Cell segmentation and tracking was performed in ilastik (v1.2 and newer) [40]. The phase-contrast images were aligned using SuperSegger [41]. Images were cropped at the boundaries of each microfluidic chamber. Growth properties (cell area over time) and spatial locations (x and y coordinates) were directly derived using the ilastik Tracking plugin and using a custom algorithm (available in repository).

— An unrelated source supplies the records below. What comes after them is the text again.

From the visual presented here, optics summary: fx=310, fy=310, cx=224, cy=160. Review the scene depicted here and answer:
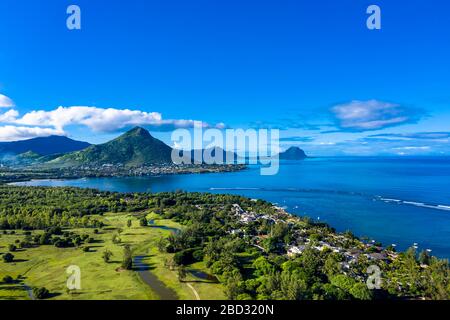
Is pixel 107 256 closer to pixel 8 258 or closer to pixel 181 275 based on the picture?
pixel 181 275

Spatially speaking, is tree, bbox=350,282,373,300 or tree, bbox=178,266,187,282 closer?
tree, bbox=350,282,373,300

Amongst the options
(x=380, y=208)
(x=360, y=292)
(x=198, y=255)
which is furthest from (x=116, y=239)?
(x=380, y=208)

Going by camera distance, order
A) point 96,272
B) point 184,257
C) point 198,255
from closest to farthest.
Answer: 1. point 96,272
2. point 184,257
3. point 198,255

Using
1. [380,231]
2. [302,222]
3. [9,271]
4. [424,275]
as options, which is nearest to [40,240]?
[9,271]

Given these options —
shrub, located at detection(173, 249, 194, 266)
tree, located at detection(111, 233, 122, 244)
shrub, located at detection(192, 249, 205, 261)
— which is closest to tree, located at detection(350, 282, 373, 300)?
shrub, located at detection(192, 249, 205, 261)

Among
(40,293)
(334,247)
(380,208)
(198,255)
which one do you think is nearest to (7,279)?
(40,293)

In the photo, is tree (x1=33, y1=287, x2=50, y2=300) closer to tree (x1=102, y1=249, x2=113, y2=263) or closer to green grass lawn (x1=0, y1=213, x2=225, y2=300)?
green grass lawn (x1=0, y1=213, x2=225, y2=300)

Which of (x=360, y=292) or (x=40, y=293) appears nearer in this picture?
(x=360, y=292)

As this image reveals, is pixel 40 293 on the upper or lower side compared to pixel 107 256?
lower

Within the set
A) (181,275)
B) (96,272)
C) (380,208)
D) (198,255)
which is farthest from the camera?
(380,208)

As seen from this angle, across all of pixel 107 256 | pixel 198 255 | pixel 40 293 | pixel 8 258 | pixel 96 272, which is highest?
pixel 107 256
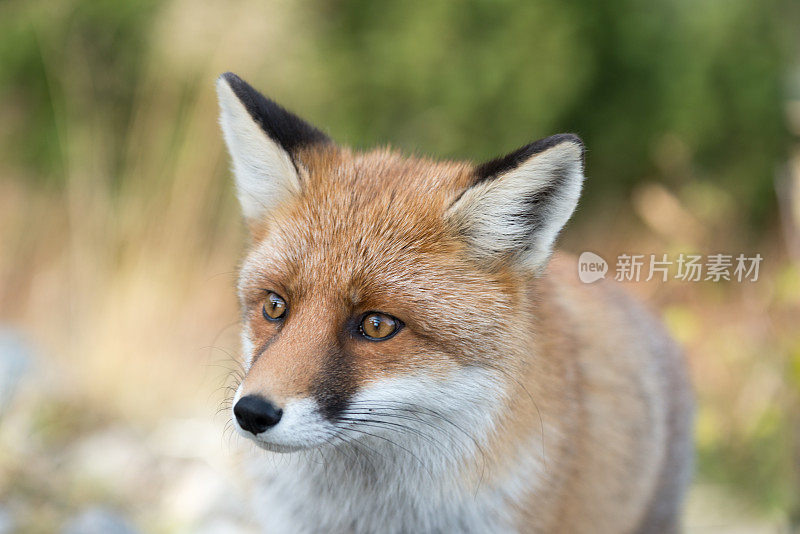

Datasets and statistical analysis

Growth curves were analyzed in Python (v3.8) using the AMiGA software [42] and GraphPad Prism v9 (GraphPad Software). The microscopy dataset set consists of seven chambers for each strain. These are grouped into two biological replicates wherein each biological replicate is fed by medium through one unique channel in a microfluidic chip, with three chambers fed by one channel and four chambers by another. Cells with negative growth rates (13B01 = 20%, 12B01 = 33%, 1F111 = 36%, ZF270 = 24%, 9ZC13 = 26%, 9ZC77 = 27%) were excluded from the analysis after visual curation, and represent artefacts, mistakes in linking during the segmentation process or non-growing deformed cells. In total, 2524 cells were analyzed for 13B01, 11547 cells for 12B01, 3227 cells for 1F111, 24444 cells for ZF270, 8910 cells for 9ZC13, and 24335 cells for 9ZC77. Each chamber was treated as an independent replicate. Each figure depicts medians of the seven chambers for each strain. Detailed equations for non-linear regression models for growth rate as a function of cell density are provided in Supplementary Methods. Comparisons were considered statistically significant when p > 0.05. FDR corrections were applied when multiple t-tests were performed for the same dataset. Measures of effect size are represented by the R2 or eta2 value. All statistical analyses were performed in either GraphPad Prism v 9.0 (GraphPad Software) or Rstudio v1.1.463 (Rstudio inc). All data analysis scripts are deposited along with the raw data.